═══ Data
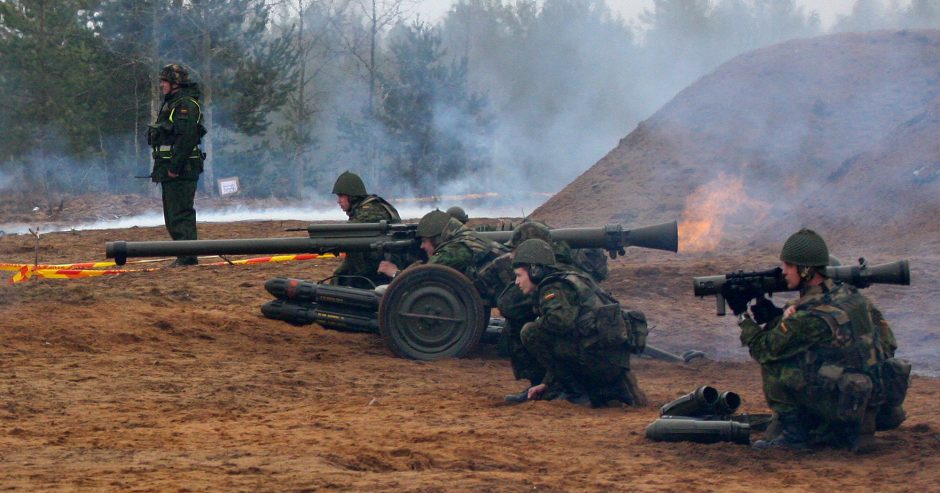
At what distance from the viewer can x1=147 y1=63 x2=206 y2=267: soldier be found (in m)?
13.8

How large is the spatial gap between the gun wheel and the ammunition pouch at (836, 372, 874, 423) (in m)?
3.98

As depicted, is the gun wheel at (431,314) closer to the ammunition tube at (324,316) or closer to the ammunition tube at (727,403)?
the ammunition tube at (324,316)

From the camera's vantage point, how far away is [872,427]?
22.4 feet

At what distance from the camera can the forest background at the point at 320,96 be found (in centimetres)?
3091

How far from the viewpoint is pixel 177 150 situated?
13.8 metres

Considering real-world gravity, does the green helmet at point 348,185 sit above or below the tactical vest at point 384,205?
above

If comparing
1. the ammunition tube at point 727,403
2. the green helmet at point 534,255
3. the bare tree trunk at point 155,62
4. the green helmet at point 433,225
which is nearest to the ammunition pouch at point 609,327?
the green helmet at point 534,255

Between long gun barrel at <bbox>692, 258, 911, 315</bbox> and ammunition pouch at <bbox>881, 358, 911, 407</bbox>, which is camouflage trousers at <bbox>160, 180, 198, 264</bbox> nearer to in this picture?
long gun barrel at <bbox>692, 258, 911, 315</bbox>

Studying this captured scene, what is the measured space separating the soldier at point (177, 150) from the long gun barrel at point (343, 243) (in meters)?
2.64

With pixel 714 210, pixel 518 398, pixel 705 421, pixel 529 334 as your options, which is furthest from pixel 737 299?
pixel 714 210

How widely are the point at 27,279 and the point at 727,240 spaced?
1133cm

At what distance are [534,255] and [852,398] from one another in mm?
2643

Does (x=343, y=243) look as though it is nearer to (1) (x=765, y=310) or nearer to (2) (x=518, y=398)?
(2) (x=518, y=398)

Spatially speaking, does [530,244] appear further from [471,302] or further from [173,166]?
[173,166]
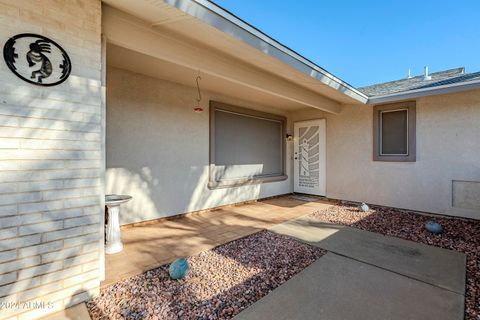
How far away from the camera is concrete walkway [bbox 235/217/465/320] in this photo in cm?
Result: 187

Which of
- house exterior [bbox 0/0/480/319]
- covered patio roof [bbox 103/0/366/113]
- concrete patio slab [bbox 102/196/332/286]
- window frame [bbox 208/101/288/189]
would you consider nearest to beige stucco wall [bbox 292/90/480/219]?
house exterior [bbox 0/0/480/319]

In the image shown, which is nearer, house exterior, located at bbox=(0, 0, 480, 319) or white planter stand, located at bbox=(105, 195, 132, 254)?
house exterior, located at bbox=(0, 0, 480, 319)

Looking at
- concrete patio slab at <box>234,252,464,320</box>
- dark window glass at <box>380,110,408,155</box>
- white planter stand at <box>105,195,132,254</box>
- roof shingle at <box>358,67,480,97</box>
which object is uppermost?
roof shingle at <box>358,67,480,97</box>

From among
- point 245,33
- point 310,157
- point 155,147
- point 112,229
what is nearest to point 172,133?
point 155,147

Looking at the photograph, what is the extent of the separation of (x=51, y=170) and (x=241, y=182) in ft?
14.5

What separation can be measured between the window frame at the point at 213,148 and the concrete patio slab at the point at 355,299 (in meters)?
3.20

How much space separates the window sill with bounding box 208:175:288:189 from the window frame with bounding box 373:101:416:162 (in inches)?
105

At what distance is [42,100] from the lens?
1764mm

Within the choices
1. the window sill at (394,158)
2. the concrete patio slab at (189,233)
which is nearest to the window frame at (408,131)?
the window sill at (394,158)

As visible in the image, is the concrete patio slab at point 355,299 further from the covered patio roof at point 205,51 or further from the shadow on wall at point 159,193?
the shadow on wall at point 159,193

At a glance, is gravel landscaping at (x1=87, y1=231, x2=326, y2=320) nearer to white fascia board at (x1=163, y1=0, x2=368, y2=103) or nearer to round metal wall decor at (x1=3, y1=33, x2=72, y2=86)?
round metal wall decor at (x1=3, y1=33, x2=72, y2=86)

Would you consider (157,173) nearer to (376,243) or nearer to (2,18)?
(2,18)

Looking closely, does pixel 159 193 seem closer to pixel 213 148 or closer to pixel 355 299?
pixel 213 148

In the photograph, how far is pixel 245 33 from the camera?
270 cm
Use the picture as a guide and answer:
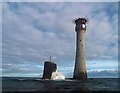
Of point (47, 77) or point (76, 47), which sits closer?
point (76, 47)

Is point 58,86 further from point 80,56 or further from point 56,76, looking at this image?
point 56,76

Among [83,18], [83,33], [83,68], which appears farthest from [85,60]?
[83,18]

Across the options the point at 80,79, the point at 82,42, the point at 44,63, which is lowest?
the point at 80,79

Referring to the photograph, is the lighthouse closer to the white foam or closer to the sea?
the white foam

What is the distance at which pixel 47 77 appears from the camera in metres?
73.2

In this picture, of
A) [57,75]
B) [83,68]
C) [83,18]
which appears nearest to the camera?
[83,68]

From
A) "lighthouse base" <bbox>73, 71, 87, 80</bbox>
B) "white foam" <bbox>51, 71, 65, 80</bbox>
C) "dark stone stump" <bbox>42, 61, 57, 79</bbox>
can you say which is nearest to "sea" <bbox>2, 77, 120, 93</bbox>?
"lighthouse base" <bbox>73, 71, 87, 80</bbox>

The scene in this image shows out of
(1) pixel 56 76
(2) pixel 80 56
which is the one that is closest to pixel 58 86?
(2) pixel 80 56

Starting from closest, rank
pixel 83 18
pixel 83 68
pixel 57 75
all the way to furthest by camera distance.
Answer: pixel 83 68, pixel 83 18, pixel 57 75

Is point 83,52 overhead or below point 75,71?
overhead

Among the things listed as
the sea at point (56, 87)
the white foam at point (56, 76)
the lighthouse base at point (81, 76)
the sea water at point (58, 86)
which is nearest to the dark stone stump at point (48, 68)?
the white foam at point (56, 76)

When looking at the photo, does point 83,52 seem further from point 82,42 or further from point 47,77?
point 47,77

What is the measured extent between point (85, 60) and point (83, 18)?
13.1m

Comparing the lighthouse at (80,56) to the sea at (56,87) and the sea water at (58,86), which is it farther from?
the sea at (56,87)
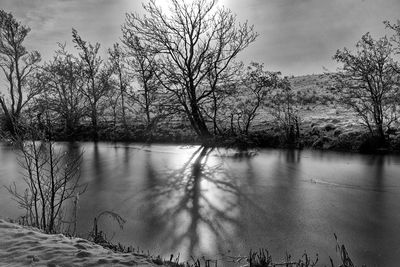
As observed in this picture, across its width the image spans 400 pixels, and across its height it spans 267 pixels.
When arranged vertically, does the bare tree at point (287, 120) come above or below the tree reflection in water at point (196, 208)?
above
══════
#### The problem:
Arrange all the lines above as a JSON list of strings, one string per line, with blank lines skipped. Leave the pictures out.

#### Exercise solution:
[
  "At what distance from the viewer can x1=147 y1=63 x2=206 y2=267: soldier be found (in m)?",
  "13.8",
  "How large is the spatial gap between the gun wheel and the ammunition pouch at (836, 372, 874, 423) (in m)?",
  "3.98",
  "As depicted, is the gun wheel at (431,314) closer to the ammunition tube at (324,316) or closer to the ammunition tube at (727,403)?",
  "the ammunition tube at (324,316)",
  "From the camera's vantage point, how far away is [872,427]?",
  "22.4 feet",
  "At what distance from the camera can the forest background at the point at 320,96 be found (in centimetres)?",
  "3091",
  "How far from the viewpoint is pixel 177 150 situated?",
  "13.8 metres",
  "Considering real-world gravity, does the green helmet at point 348,185 sit above or below the tactical vest at point 384,205?",
  "above",
  "If comparing",
  "1. the ammunition tube at point 727,403",
  "2. the green helmet at point 534,255",
  "3. the bare tree trunk at point 155,62",
  "4. the green helmet at point 433,225",
  "which is nearest to the ammunition pouch at point 609,327?",
  "the green helmet at point 534,255",
  "Between long gun barrel at <bbox>692, 258, 911, 315</bbox> and ammunition pouch at <bbox>881, 358, 911, 407</bbox>, which is camouflage trousers at <bbox>160, 180, 198, 264</bbox> nearer to in this picture?",
  "long gun barrel at <bbox>692, 258, 911, 315</bbox>",
  "Studying this captured scene, what is the measured space separating the soldier at point (177, 150) from the long gun barrel at point (343, 243) (in meters)?",
  "2.64",
  "With pixel 714 210, pixel 518 398, pixel 705 421, pixel 529 334 as your options, which is furthest from pixel 737 299?",
  "pixel 714 210",
  "How widely are the point at 27,279 and the point at 727,240 spaced?",
  "1133cm",
  "At what distance are [534,255] and [852,398] from one another in mm?",
  "2643",
  "Does (x=343, y=243) look as though it is nearer to (1) (x=765, y=310) or nearer to (2) (x=518, y=398)?",
  "(2) (x=518, y=398)",
  "Spatially speaking, does [530,244] appear further from [471,302] or further from [173,166]?",
  "[173,166]",
  "How far away from the camera is concrete walkway [bbox 235/217/465/320] in this photo in cm?",
  "Result: 187",
  "Which of",
  "- house exterior [bbox 0/0/480/319]",
  "- covered patio roof [bbox 103/0/366/113]",
  "- concrete patio slab [bbox 102/196/332/286]",
  "- window frame [bbox 208/101/288/189]",
  "would you consider nearest to beige stucco wall [bbox 292/90/480/219]?",
  "house exterior [bbox 0/0/480/319]",
  "In the image shown, which is nearer, house exterior, located at bbox=(0, 0, 480, 319) or white planter stand, located at bbox=(105, 195, 132, 254)?",
  "house exterior, located at bbox=(0, 0, 480, 319)",
  "Looking at",
  "- concrete patio slab at <box>234,252,464,320</box>",
  "- dark window glass at <box>380,110,408,155</box>",
  "- white planter stand at <box>105,195,132,254</box>",
  "- roof shingle at <box>358,67,480,97</box>",
  "which object is uppermost?",
  "roof shingle at <box>358,67,480,97</box>",
  "From among",
  "- point 245,33",
  "- point 310,157",
  "- point 155,147",
  "- point 112,229",
  "what is nearest to point 172,133?",
  "point 155,147",
  "Looking at the photograph, what is the extent of the separation of (x=51, y=170) and (x=241, y=182) in ft?",
  "14.5",
  "What separation can be measured between the window frame at the point at 213,148 and the concrete patio slab at the point at 355,299 (in meters)?",
  "3.20",
  "How much space separates the window sill with bounding box 208:175:288:189 from the window frame with bounding box 373:101:416:162 (in inches)?",
  "105",
  "At what distance is [42,100] from the lens?",
  "1764mm",
  "Within the choices",
  "1. the window sill at (394,158)",
  "2. the concrete patio slab at (189,233)",
  "which is nearest to the window frame at (408,131)?",
  "the window sill at (394,158)",
  "As visible in the image, is the concrete patio slab at point 355,299 further from the covered patio roof at point 205,51 or further from the shadow on wall at point 159,193?",
  "the shadow on wall at point 159,193",
  "At a glance, is gravel landscaping at (x1=87, y1=231, x2=326, y2=320) nearer to white fascia board at (x1=163, y1=0, x2=368, y2=103) or nearer to round metal wall decor at (x1=3, y1=33, x2=72, y2=86)?",
  "round metal wall decor at (x1=3, y1=33, x2=72, y2=86)",
  "Would you consider (157,173) nearer to (376,243) or nearer to (2,18)?",
  "(2,18)",
  "Looking closely, does pixel 159 193 seem closer to pixel 213 148 or closer to pixel 355 299?",
  "pixel 213 148",
  "In the photograph, how far is pixel 245 33 from the camera?",
  "270 cm",
  "Use the picture as a guide and answer:",
  "Of point (47, 77) or point (76, 47), which sits closer?",
  "point (76, 47)",
  "Is point 58,86 further from point 80,56 or further from point 56,76, looking at this image?",
  "point 56,76",
  "Among [83,18], [83,33], [83,68], which appears farthest from [85,60]?",
  "[83,18]",
  "Across the options the point at 80,79, the point at 82,42, the point at 44,63, which is lowest?",
  "the point at 80,79",
  "Referring to the photograph, is the lighthouse closer to the white foam or closer to the sea?",
  "the white foam",
  "What is the distance at which pixel 47 77 appears from the camera in metres?",
  "73.2",
  "In this picture, of",
  "A) [57,75]",
  "B) [83,68]",
  "C) [83,18]",
  "which appears nearest to the camera?",
  "[83,68]",
  "From",
  "A) \"lighthouse base\" <bbox>73, 71, 87, 80</bbox>",
  "B) \"white foam\" <bbox>51, 71, 65, 80</bbox>",
  "C) \"dark stone stump\" <bbox>42, 61, 57, 79</bbox>",
  "can you say which is nearest to \"sea\" <bbox>2, 77, 120, 93</bbox>?",
  "\"lighthouse base\" <bbox>73, 71, 87, 80</bbox>",
  "The scene in this image shows out of",
  "(1) pixel 56 76",
  "(2) pixel 80 56",
  "which is the one that is closest to pixel 58 86?",
  "(2) pixel 80 56",
  "Starting from closest, rank",
  "pixel 83 18",
  "pixel 83 68",
  "pixel 57 75",
  "all the way to furthest by camera distance.",
  "Answer: pixel 83 68, pixel 83 18, pixel 57 75",
  "Is point 83,52 overhead or below point 75,71?",
  "overhead",
  "Among the things listed as",
  "the sea at point (56, 87)",
  "the white foam at point (56, 76)",
  "the lighthouse base at point (81, 76)",
  "the sea water at point (58, 86)",
  "which is nearest to the dark stone stump at point (48, 68)?",
  "the white foam at point (56, 76)",
  "When looking at the photo, does point 83,52 seem further from point 82,42 or further from point 47,77?",
  "point 47,77",
  "What is the measured extent between point (85, 60) and point (83, 18)?",
  "13.1m",
  "Comparing the lighthouse at (80,56) to the sea at (56,87) and the sea water at (58,86), which is it farther from?",
  "the sea at (56,87)",
  "As observed in this picture, across its width the image spans 400 pixels, and across its height it spans 267 pixels.",
  "When arranged vertically, does the bare tree at point (287, 120) come above or below the tree reflection in water at point (196, 208)?",
  "above"
]